I had heard variants of these riddles before and thus didn't have any trouble with them. Soon, I had unlocked the doors on Level 1 and had obtained the second piece of the Staff of Chaos.
As before, the next time I rested, Jagar Tharn appeared in my dreams to threaten me and sent a nightblade to attack me. The second time I rested, Ria Silmane appeared to tell me that the next piece would be found in the Elden Grove, an ancient home to Elves and location of the sacred First Tree. It must therefore be in one of the provinces in which elves live. This sounds exactly like the type of place you'd find in the forests of Valenwood, so I think I'll head there next.

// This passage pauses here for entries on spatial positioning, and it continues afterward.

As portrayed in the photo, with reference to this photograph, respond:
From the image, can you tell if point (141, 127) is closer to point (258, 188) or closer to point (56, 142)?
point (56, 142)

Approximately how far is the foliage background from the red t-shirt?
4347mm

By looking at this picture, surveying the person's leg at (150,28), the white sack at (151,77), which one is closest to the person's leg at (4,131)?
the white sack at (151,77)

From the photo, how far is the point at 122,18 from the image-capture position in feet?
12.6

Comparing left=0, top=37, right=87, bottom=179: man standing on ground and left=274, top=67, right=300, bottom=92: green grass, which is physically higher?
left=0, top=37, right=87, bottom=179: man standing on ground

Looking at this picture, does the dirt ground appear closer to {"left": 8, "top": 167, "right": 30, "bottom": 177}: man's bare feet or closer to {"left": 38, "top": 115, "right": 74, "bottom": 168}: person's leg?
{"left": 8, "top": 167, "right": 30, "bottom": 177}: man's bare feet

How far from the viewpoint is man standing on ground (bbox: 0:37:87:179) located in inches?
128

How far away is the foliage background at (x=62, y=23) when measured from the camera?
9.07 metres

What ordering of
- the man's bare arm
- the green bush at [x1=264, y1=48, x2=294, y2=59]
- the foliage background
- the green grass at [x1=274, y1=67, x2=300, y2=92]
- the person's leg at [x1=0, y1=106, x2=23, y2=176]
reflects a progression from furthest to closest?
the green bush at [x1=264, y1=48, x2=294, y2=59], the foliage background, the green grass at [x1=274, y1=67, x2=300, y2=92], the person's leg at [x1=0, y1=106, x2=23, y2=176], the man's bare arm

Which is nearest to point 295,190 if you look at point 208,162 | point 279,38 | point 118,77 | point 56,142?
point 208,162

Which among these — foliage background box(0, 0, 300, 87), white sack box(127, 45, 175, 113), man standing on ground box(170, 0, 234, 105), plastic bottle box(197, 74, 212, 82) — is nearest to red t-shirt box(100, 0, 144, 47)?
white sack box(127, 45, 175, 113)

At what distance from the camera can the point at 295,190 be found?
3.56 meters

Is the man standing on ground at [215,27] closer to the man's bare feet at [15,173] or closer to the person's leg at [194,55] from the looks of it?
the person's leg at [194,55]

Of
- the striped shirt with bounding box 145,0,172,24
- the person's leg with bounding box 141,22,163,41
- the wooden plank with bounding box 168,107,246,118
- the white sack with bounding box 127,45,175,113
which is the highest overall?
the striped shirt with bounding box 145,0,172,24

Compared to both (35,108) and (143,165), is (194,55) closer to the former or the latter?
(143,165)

I was going to talk more about inventory and the economy, but this entry is already reasonably long, so I'll save it for next time. I gained exactly one level in each dungeon I explored during this session and am now Level 13.

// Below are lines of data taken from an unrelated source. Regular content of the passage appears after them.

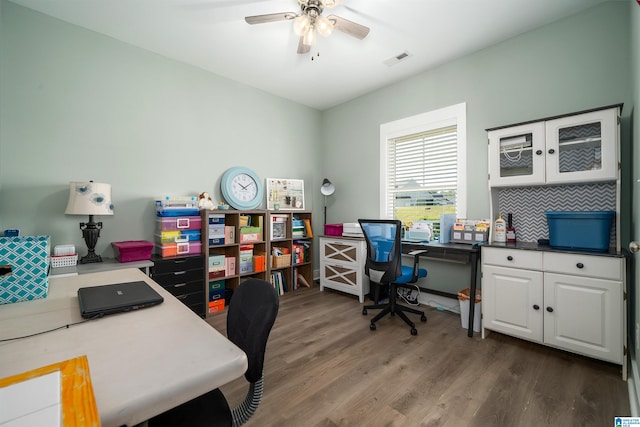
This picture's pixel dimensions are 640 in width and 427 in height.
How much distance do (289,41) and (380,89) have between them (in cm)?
155

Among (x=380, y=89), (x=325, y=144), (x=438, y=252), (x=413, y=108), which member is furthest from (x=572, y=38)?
(x=325, y=144)

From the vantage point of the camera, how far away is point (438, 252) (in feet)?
8.66

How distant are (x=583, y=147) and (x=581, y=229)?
653mm

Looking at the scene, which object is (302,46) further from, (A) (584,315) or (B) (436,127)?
(A) (584,315)

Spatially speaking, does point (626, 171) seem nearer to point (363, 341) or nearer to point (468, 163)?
point (468, 163)

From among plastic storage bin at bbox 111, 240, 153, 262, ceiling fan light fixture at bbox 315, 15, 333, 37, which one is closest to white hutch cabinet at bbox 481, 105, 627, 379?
ceiling fan light fixture at bbox 315, 15, 333, 37

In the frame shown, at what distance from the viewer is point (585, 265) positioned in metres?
1.91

I'm not feeling as positively about Arena as at the end of the last session, but it still works reasonably well in juxtaposition with Star Trail: low complexity versus high-complexity, action-oriented versus tactical, can-play-it-while-watching-a-lecture-series versus requires-full-attention. If I had to put down Arena for a couple of months, I could pick it up again without having to re-orient myself. I don't mean that as high praise, but there is a place for such games, and Arena fills that niche well.